Siegel's own career has worked out very much along lines he could have plotted in 1967, when, as a freshman at Pomona, he began working at a six-college newspaper published three times a week in the basement of the Honnold-Mudd Library. "I was drawn to Pomona because of the intimate, human-scale size, because I would be sitting in small classrooms with full professors rather than in amphitheaters with teaching assistants," he said. One of his teachers and mentors was Darcy O'Brien, a professor of English who became widely known as the author of several bestselling "true crime" books, as well as works of fiction. O'Brien died in 1998. Siegel also fondly recalls studies with, among others, Thomas Pinney, now a professor of English emeritus, Lee McDonald, a professor of politics emeritus, Stephen Erickson, a professor of philosophy, and Stephen Young, who is now the Dr. Mary Ann Vanderzyl Reynolds Professor of English.
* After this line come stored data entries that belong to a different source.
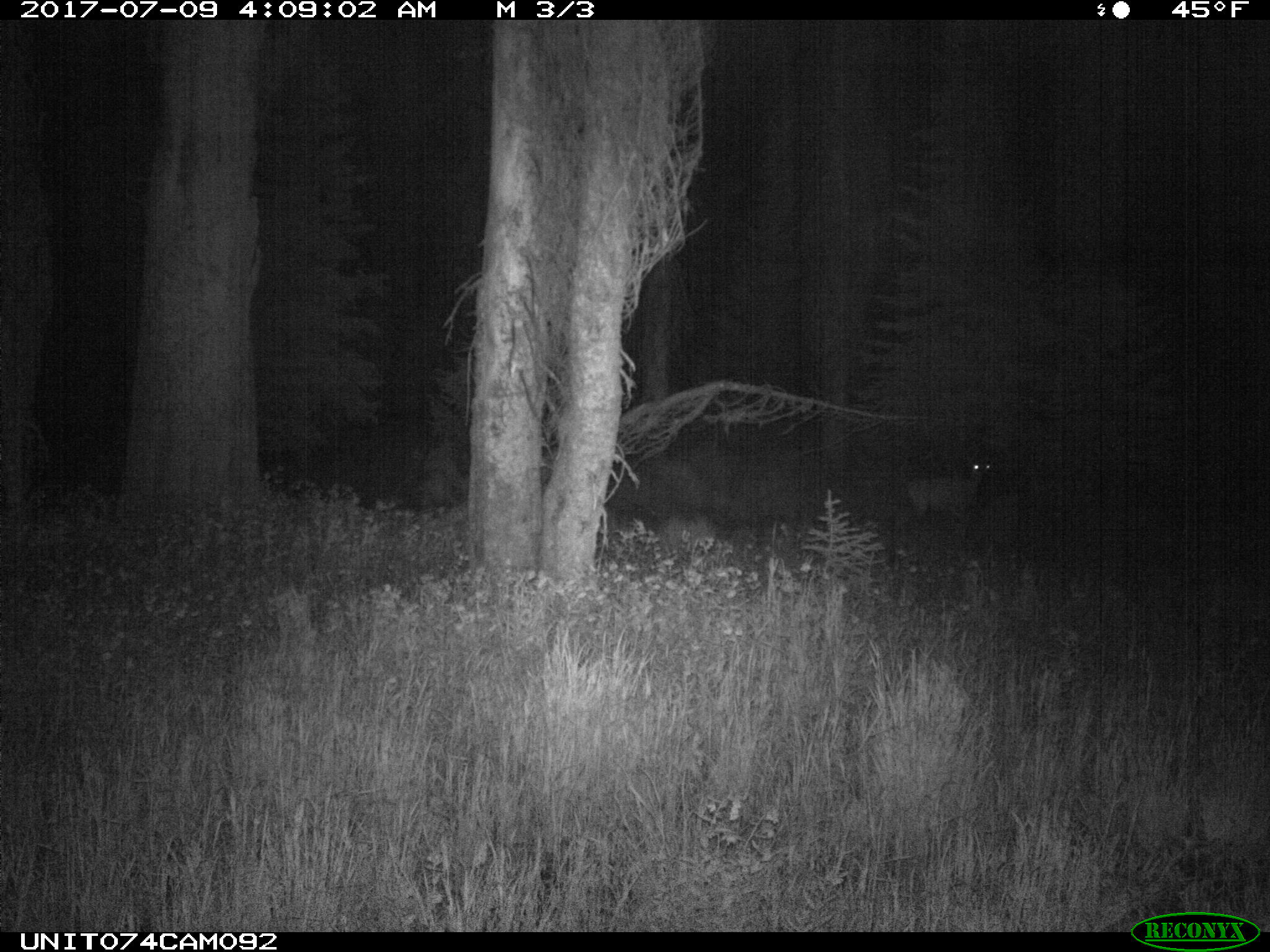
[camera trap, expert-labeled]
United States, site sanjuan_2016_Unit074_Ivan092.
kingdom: Animalia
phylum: Chordata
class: Mammalia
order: Artiodactyla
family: Cervidae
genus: Odocoileus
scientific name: Odocoileus hemionus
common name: mule deer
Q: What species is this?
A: Odocoileus hemionus (mule deer).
"The relationships I forged there, besides with students, were with professors that I got to know in a way that never would have happened at a big university," Siegel said. Among the students he got to know was William G. Keller '70, when they both worked on the cross-college newspaper in the tumultuous late 1960s. "We had to cover building takeovers, demonstrations and stuff like that all the time," Siegel said. "We had to pull all-nighters just to cover all that was going on. We had a wild time." Keller went on to become a Pulitzer Prize-winning foreign correspondent and managing editor of The New York Times. Siegel, after graduating from Pomona, received a master's degree from Columbia University's Graduate School of Journalism. He wrote for a features section of the Los Angeles Times before becoming a national correspondent in 1980.

This summer, he has been sequestered in his study, wrestling with his next newspaper story, and pondering the direction his fourth novel might take. He finds the differing demands of journalism and fiction writing both alluring and frustrating.

"Journalism can be a great preparation for writing novels, because of the discipline required and the experience you gain in the observation of people," he said. "The hardest part of the transition for me is trying to create three-dimensional fictional characters.

"Right now I'm sitting here with 3,000 pages of material for a project I'm doing for the L.A. Times," he added. "It's very daunting to think of how to distill it and interweave it into an article. You would think that if this were to be a piece of fiction, that there would be this great freedom to just sweep all of this stuff off the desk, and just sit there with a pad of paper and your mind, and write it. But of course that just opens up another kind of challenge. Because when you can do anything, the question becomes, what are you going to do? The hardest thing is to try to bring the characters to life, and try to make them something that people will believe in and care about."